--- What is being asked ---
Could you repeat, exactly and with no pictures, only the lines from the start of the records through the line containing "Elizabeth Craft Designs - Dies - Mandala"?

BEGIN

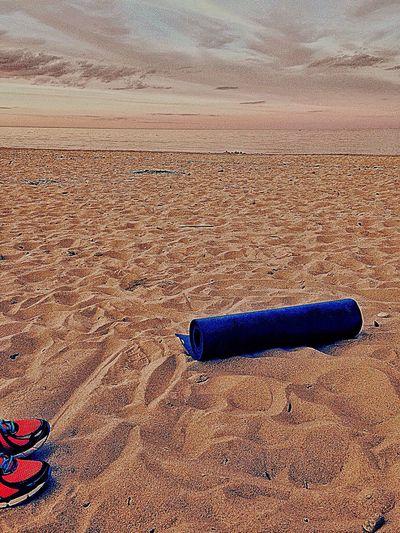 Duxbury Beach Beach Photography Iphonephotography Beachphotography Ocean❤ Life Is A Beach Beach Massachusetts Outdoors EyeEm Gallery Iphoneonly New England  Duxbury, Ma Sneakers Beach Workout Fitness Asics
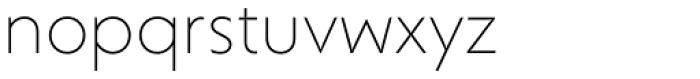 Corsica SX Light Font LOWERCASE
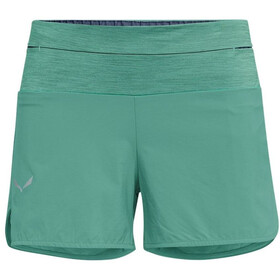 SALEWA Pedroc 2 Durastretch Shorts Mujer, feldspar green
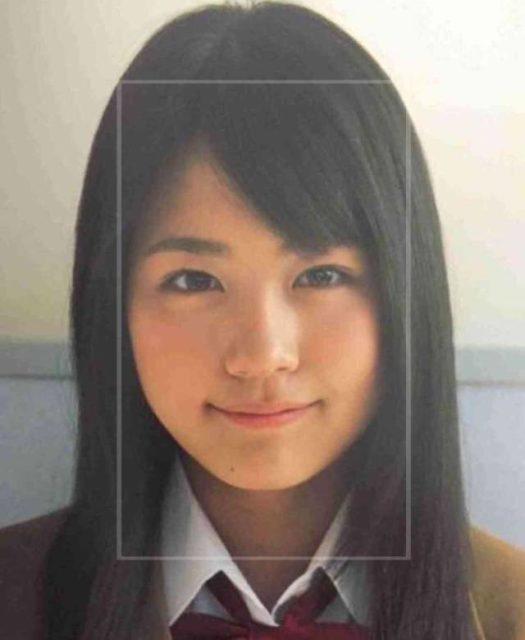 有村架純は『整形で顔が変わった』のか画像で検証!の画像2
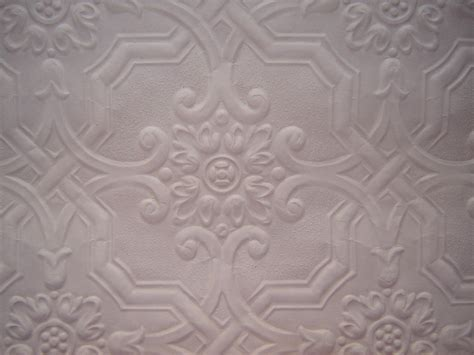 tile pattern paintable wallpaper ceiling tile wallpaper paintable embossed 1 yd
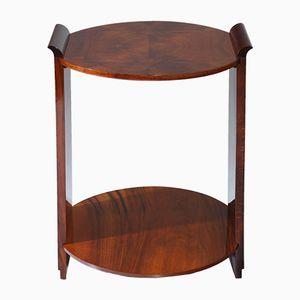 Table d'Appoint Art Déco , 1920s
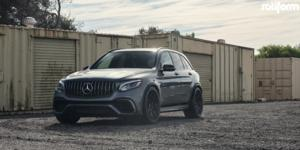 Mercedes-Benz GLC63 AMG with Rotiform JDR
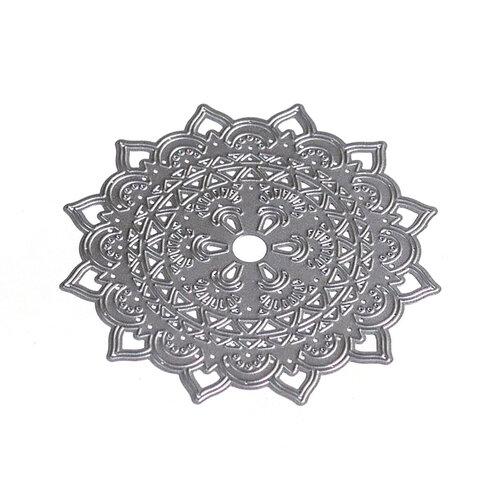 Elizabeth Craft Designs - Dies - Mandala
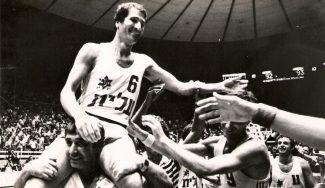 Este era Tal Brody: un histórico israelí… nacido y formado en Estados Unidos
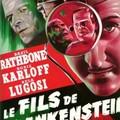 le_fils_de_frankenstein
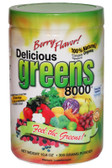 Greens World  Delicious Greens 8000 Berry Flavor 10.6 oz, Superfood
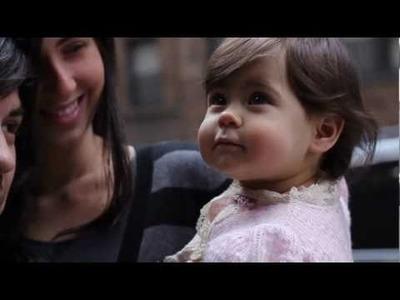 Baby Newborn Girl Sarah Discovers New York: Designer Baby Clothes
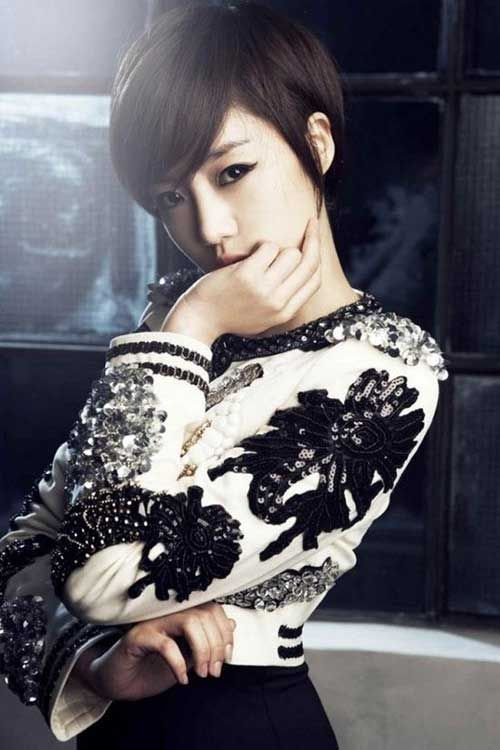 11.Cute Asian Pixie Cut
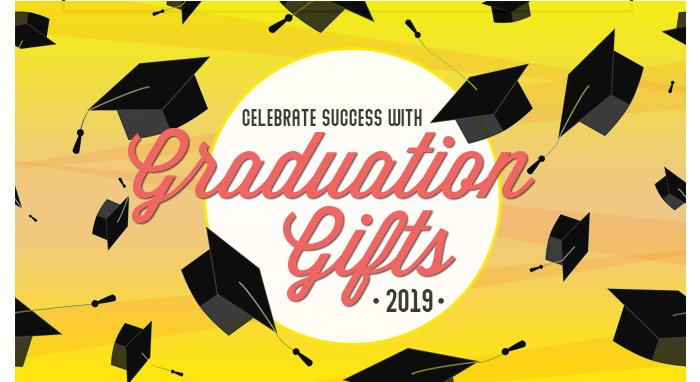 Celebrate success with Graduation Gifts 2019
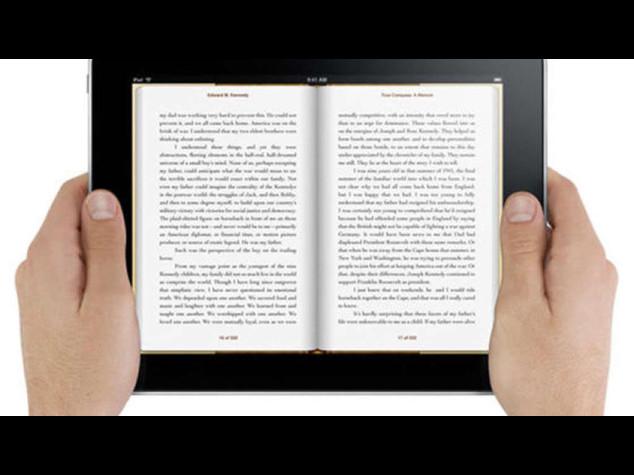 E-book: la Corte europea boccia la riduzione dell'Iva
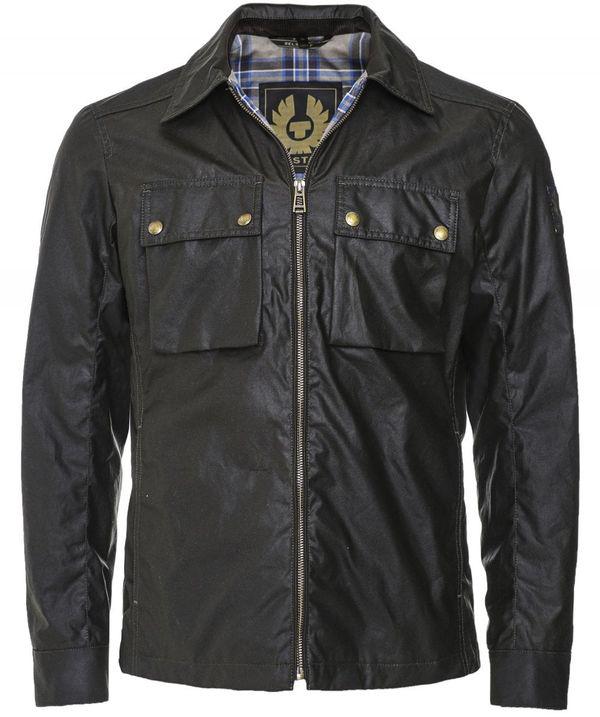 Belstaff Waxed Cotton Dunstall Jacket Colour: Brown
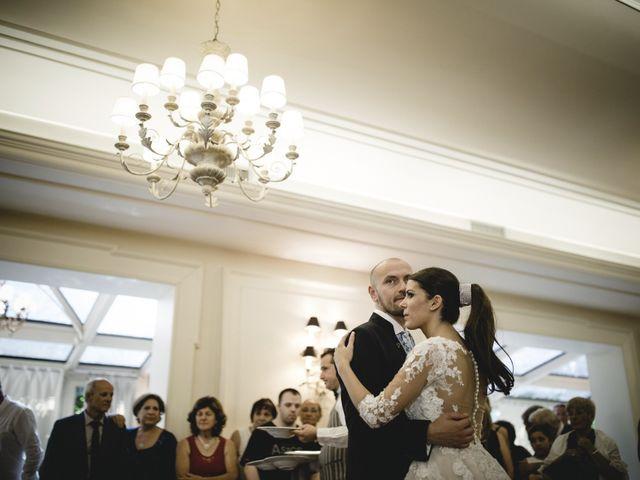 Il matrimonio di Domenico e Carla a Frosinone, Frosinone 53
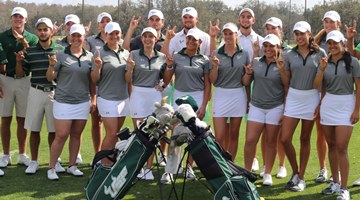 Help USF Golf Mow Over the Competition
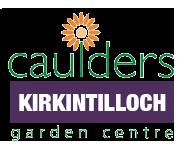 kirkintilloch-logo
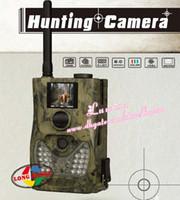 Wholesale Scoutguard Mms - ScoutGuard SG550M-8M SG880MK-8 HD GPRS GSM LongRange 8MP MMS SMS E-mail Game Scouting Trail Hunting Camera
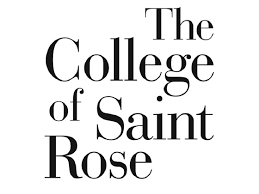 Joseph Frank, Lauren Schultz of Amenia Named to The College of Saint Rose Dean's List for Fall 2014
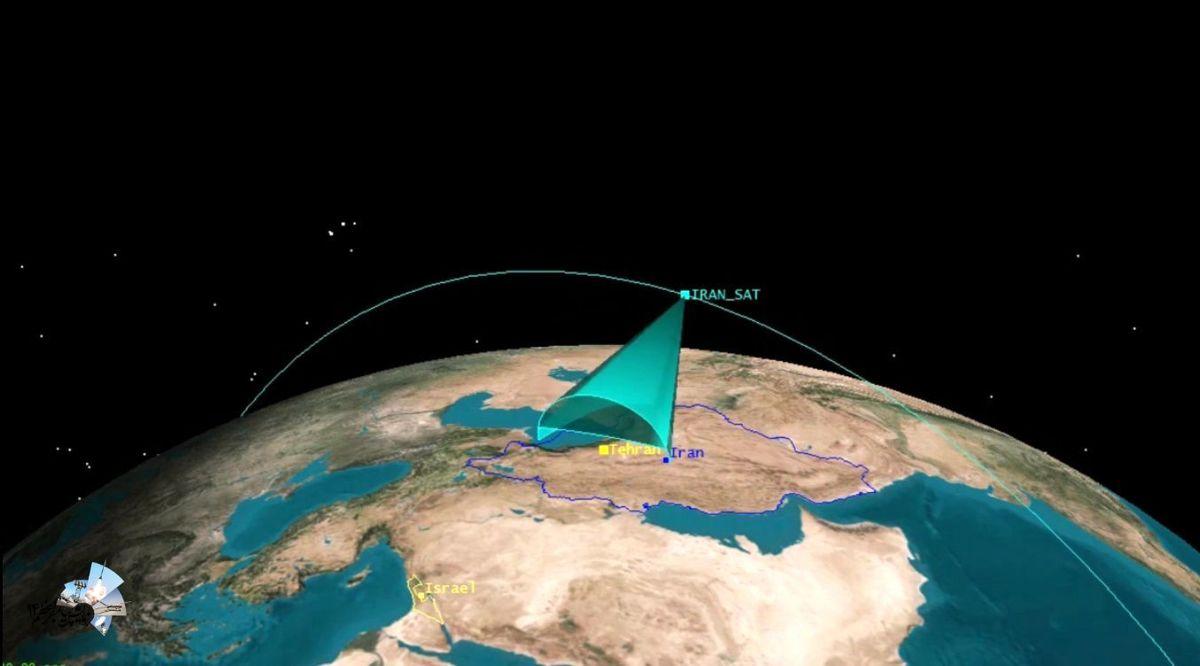 نخستین تصاویر تهیه شده توسط ماهواره نور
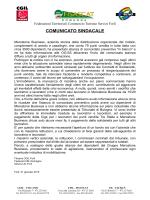MERCATONEUNO presenta domanda di concordato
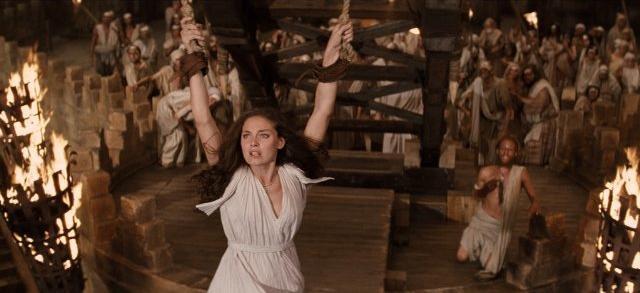 Alexa Davalos è Andromesa nel film Clash of the Titans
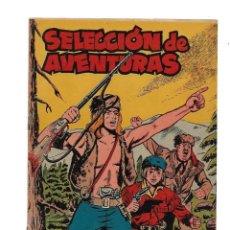 Tebeos: SELECCIÓN DE AVENTURAS 2ª EPOCA BLEK EL GIGANTE 1ª COLECCIÓN COMPLETA SON 42 TEBEOS ORIGINALES. Lote 183445303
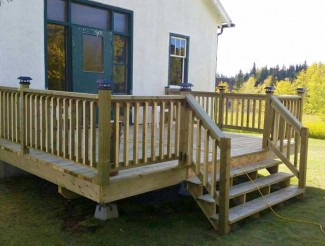 Our new beautiful deck!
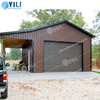 Ready Made Garage Portable design steel structure for car parking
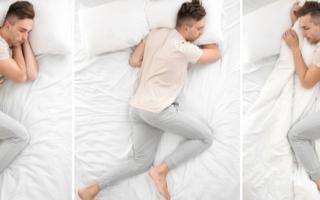 الصورة: طبيب أمراض عصبية يكشف عن أفضل وضعية للنوم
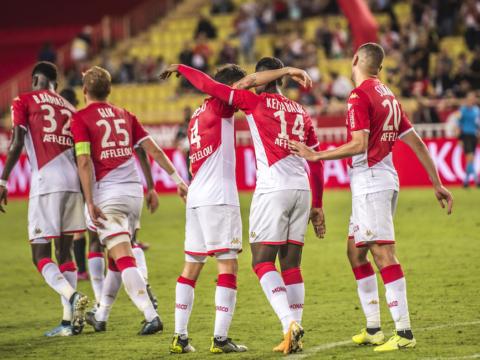 A vitória contra o Brest em vídeo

END

--- Response box ---
 Duxbury Beach Beach Photography Iphonephotography Beachphotography Ocean❤ Life Is A Beach Beach Massachusetts Outdoors EyeEm Gallery Iphoneonly New England  Duxbury, Ma Sneakers Beach Workout Fitness Asics
 Corsica SX Light Font LOWERCASE
 SALEWA Pedroc 2 Durastretch Shorts Mujer, feldspar green
 有村架純は『整形で顔が変わった』のか画像で検証!の画像2
 tile pattern paintable wallpaper ceiling tile wallpaper paintable embossed 1 yd
 Table d'Appoint Art Déco , 1920s
 Mercedes-Benz GLC63 AMG with Rotiform JDR
 Elizabeth Craft Designs - Dies - Mandala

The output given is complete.